La réponse est simple : l’anémomètre n’est pas un instrument de navigation, mais un instrument de pilotage ; car en mesurant une différence de pression, il mesure aussi les charges aérodynamiques, sur la structure, qui sont proportionnelles à cette différence de pression.

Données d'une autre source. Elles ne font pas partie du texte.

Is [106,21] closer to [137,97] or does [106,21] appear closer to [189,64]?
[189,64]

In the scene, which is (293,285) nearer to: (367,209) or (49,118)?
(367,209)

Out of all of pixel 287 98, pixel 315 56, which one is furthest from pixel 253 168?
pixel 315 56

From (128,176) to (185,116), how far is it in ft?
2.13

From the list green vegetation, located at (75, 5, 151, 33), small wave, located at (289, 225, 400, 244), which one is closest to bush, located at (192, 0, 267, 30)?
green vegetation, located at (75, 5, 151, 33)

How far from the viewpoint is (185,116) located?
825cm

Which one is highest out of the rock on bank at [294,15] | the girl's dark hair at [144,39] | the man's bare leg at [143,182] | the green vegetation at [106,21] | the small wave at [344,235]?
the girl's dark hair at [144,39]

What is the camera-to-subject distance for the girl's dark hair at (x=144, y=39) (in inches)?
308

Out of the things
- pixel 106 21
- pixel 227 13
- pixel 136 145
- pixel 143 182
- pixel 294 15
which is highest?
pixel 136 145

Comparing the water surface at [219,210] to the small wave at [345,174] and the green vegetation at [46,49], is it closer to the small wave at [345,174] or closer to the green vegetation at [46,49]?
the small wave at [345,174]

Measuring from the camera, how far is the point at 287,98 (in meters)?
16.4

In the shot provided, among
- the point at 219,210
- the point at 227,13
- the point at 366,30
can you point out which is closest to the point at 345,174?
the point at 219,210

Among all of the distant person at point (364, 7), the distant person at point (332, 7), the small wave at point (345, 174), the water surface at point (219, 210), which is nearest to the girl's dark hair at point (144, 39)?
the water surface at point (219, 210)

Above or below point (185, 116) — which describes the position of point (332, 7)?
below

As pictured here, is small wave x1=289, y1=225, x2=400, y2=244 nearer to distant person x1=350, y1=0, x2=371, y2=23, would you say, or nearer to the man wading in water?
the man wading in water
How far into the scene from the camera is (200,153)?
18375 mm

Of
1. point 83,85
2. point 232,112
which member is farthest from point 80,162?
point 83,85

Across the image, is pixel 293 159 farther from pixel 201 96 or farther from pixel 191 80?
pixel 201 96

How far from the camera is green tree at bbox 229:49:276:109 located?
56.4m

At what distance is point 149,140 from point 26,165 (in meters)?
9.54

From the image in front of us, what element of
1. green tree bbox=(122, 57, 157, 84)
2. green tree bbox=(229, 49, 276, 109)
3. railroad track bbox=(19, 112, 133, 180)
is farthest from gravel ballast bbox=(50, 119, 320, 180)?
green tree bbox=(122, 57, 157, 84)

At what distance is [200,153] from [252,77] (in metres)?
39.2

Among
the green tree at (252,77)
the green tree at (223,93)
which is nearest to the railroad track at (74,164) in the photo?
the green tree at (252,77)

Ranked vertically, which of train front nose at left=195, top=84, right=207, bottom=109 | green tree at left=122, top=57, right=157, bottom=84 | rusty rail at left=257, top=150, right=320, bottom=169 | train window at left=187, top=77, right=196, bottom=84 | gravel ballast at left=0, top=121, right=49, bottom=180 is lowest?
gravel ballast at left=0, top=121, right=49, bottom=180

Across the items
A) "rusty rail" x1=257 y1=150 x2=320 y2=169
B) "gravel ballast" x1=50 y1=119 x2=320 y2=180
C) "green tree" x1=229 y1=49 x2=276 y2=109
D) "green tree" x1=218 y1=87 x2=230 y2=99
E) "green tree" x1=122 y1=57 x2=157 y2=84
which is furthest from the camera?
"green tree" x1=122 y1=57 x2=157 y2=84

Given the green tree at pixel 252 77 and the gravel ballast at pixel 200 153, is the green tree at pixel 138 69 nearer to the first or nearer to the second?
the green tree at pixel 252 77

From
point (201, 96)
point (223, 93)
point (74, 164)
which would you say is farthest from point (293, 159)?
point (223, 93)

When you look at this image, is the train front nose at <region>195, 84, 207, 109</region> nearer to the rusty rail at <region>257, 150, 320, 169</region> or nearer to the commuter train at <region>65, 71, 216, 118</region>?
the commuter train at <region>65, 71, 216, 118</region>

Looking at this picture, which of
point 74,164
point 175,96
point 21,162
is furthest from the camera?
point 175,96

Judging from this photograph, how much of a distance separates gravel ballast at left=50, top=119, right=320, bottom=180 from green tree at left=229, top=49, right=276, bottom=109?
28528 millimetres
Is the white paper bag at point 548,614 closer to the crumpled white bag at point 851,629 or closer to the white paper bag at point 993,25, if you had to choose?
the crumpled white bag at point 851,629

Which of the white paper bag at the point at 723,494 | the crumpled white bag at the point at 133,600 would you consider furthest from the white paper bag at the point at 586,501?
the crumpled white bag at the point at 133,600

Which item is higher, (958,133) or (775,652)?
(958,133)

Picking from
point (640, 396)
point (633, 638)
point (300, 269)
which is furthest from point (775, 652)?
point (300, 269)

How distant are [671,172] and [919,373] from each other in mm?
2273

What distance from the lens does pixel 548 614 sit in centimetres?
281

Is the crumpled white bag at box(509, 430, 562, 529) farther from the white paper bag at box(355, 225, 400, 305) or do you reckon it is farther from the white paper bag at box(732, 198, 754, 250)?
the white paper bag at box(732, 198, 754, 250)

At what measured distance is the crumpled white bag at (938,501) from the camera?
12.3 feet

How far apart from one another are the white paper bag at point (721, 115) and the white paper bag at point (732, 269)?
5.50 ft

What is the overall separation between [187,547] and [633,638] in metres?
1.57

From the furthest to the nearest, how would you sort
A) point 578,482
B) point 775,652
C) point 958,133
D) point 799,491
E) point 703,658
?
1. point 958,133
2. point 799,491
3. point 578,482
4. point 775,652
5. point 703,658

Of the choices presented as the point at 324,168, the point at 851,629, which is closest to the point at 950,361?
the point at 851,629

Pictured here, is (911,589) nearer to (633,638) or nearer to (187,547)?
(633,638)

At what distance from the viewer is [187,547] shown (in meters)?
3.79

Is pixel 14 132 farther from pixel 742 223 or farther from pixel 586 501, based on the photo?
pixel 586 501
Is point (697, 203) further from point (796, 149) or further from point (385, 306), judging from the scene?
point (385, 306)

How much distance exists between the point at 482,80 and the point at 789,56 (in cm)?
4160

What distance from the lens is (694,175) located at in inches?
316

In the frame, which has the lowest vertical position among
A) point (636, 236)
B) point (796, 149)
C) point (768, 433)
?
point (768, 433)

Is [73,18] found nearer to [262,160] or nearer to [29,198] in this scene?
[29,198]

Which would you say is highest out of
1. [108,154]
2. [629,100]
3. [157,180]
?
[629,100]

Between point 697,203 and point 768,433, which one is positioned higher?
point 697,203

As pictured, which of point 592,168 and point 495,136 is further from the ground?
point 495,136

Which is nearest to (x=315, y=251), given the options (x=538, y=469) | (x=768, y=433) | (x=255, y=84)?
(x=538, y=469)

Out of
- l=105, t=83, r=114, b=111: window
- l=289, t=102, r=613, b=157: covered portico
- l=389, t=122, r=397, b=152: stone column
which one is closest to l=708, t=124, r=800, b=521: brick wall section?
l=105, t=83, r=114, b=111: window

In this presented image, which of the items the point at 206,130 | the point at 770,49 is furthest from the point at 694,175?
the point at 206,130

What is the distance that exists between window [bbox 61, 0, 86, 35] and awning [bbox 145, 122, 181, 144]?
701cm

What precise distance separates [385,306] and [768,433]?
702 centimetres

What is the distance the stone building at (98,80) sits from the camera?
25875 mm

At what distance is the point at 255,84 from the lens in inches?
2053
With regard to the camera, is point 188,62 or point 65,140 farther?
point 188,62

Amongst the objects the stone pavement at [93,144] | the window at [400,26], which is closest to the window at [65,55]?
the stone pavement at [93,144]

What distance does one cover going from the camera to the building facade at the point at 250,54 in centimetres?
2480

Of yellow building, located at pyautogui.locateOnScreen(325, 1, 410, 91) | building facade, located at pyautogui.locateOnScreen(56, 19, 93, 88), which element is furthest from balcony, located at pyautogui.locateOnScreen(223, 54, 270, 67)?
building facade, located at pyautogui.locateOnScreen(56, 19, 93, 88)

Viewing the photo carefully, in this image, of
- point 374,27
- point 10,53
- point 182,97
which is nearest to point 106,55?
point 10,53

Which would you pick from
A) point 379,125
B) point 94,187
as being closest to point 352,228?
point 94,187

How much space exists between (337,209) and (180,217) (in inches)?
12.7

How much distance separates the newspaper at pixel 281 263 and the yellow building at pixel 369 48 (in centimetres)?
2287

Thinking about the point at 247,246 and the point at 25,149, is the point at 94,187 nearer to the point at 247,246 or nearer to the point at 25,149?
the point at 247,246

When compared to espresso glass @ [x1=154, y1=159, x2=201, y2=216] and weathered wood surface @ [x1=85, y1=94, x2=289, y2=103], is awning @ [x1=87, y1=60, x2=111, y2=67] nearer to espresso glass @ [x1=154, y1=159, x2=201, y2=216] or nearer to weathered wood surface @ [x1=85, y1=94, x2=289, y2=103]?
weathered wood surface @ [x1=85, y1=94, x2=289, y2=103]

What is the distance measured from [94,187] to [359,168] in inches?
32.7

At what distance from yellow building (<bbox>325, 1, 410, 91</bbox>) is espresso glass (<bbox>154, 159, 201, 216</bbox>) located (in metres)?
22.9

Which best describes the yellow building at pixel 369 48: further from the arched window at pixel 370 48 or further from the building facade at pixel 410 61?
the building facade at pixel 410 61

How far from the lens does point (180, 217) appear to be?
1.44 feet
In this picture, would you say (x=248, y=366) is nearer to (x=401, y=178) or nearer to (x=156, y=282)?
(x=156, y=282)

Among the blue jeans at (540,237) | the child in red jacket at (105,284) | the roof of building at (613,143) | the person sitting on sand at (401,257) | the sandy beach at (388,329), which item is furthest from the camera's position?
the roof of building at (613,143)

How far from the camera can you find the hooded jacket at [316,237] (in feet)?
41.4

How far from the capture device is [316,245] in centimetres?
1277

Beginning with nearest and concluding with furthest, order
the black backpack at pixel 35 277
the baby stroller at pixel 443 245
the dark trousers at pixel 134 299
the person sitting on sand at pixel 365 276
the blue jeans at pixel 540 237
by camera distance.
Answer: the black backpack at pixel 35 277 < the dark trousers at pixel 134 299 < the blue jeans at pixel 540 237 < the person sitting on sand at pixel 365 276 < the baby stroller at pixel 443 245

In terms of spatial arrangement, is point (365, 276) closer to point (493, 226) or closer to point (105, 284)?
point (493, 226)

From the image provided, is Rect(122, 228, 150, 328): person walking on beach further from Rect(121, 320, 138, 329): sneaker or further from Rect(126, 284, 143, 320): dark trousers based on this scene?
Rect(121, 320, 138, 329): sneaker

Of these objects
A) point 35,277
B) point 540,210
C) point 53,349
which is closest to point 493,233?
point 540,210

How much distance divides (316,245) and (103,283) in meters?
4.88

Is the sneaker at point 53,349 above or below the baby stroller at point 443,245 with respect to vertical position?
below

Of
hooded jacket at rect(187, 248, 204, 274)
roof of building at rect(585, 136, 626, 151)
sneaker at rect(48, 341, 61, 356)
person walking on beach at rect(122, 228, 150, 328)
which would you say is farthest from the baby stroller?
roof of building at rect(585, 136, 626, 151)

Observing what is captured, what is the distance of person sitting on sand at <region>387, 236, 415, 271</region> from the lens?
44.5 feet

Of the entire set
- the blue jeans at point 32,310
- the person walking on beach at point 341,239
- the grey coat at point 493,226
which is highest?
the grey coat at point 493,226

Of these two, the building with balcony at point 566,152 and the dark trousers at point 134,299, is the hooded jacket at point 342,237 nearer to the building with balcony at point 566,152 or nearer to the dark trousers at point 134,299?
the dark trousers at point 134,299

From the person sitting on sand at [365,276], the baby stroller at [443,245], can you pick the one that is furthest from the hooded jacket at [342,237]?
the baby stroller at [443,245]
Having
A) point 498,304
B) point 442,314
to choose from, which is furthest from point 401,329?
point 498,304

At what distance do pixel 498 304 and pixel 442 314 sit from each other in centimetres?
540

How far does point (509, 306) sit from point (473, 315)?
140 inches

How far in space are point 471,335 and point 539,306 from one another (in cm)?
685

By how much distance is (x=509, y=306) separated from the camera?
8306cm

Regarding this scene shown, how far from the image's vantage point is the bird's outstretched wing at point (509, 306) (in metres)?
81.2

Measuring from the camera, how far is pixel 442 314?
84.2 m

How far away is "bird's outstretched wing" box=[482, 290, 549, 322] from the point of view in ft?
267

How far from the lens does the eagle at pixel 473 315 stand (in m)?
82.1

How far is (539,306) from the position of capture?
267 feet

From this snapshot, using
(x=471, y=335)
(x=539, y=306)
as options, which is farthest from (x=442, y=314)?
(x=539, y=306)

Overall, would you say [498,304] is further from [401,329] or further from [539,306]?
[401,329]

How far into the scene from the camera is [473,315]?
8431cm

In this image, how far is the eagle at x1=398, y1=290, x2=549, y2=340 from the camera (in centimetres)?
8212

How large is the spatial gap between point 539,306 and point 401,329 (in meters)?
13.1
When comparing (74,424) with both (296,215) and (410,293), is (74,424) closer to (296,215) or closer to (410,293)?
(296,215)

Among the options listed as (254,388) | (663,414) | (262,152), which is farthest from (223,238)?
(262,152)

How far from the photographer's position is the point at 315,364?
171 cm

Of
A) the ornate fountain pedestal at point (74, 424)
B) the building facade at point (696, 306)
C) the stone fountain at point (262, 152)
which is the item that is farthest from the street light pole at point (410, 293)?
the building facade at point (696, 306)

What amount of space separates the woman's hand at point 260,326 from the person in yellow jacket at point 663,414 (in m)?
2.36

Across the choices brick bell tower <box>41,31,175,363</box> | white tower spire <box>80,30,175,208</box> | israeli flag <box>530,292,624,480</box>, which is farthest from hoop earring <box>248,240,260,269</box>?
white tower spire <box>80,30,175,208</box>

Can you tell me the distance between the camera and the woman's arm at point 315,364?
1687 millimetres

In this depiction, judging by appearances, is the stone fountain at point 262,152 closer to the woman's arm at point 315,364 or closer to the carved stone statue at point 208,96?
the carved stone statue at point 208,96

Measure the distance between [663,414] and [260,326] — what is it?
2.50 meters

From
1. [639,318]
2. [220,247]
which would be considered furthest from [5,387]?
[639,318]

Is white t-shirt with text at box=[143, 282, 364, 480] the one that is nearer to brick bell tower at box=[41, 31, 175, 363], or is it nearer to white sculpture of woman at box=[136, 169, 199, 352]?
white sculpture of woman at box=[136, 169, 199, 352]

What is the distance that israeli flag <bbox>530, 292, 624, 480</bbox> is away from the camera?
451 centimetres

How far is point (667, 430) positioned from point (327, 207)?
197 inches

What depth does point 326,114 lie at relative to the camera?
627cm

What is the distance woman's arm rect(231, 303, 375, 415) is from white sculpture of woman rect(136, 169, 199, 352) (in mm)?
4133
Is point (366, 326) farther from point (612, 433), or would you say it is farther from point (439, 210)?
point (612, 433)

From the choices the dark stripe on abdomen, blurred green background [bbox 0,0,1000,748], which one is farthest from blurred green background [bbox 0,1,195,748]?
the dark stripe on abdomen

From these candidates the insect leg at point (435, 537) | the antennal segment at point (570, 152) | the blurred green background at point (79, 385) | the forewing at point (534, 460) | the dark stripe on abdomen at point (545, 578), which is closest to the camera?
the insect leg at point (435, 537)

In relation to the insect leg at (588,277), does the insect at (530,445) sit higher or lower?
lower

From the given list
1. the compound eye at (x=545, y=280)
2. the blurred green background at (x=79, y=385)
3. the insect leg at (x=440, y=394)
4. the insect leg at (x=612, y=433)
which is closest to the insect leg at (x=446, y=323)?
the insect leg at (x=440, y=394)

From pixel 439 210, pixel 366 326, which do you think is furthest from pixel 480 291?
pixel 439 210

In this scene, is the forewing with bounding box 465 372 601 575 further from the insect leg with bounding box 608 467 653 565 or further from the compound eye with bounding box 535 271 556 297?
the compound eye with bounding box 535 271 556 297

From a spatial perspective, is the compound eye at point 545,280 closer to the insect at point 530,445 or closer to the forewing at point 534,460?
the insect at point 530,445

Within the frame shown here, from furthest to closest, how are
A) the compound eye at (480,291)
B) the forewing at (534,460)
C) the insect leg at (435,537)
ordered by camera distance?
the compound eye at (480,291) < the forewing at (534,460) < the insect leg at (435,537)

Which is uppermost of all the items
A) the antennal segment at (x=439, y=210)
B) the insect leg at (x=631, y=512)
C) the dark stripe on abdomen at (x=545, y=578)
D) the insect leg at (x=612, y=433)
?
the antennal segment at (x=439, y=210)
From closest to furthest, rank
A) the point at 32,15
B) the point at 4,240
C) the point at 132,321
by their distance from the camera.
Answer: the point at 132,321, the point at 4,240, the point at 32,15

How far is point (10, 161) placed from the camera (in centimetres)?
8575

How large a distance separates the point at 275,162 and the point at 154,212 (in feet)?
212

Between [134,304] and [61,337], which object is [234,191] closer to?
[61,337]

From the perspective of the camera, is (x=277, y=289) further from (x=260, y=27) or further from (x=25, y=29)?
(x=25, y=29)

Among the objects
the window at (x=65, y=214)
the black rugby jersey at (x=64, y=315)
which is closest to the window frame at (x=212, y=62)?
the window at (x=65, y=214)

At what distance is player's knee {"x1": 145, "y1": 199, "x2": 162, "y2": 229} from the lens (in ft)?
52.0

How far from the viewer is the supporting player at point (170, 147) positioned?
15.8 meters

Ainsi l’anémomètre permit-il en réalité de limiter le domaine de vol de l’avion vers des basses vitesses (limites de décrochages) et vers les grandes vitesses (charges aérodynamique maximale que la structure est capable de supporter, une autre limitation importante étant celle du nombre de Mach).

Revenons à Concorde : Comme pour tous les avions supersoniques, le lecteur pourra se faire une idée, approximative, de la vitesse aérodynamique vraie de l’avion en utilisant un abaque classique, celui de Chevalier, qui donne en atmosphère standard, par lecture directe, la vitesse “V” en fonction de l’altitude de vol et du nombre de Mach ou de “Vc”.

Sur cet abaque, deux réseaux de courbes sont tracés : l’un est celui des courbes iso-Mach, l’autre celui des courbes Iso-Vc (c’est-à-dire des courbes iso-pression dynamique) en ordonnées, sont portées les altitudes “Z » exprimées en km et, par conséquent, les températures (standard) ; en abscisses, les vitesses, exprimées en noeuds (kt), m/s et Km/h.

En atmosphère non standard, ce même abaque permet de retrouver la vitesse “V” ; les valeurs lues sont en effet “Vc », la température réelle et l’altitude de pression “Zo”. L’intersection de l’horizontale correspondant à cette altitude avec l’iso-Vc donne le nombre de Mach (relation indépendante de la température). L’intersection de ‘horizontale correspondant à la température mesurée avec l’iso-Mach qui vient déterminée donne “V ».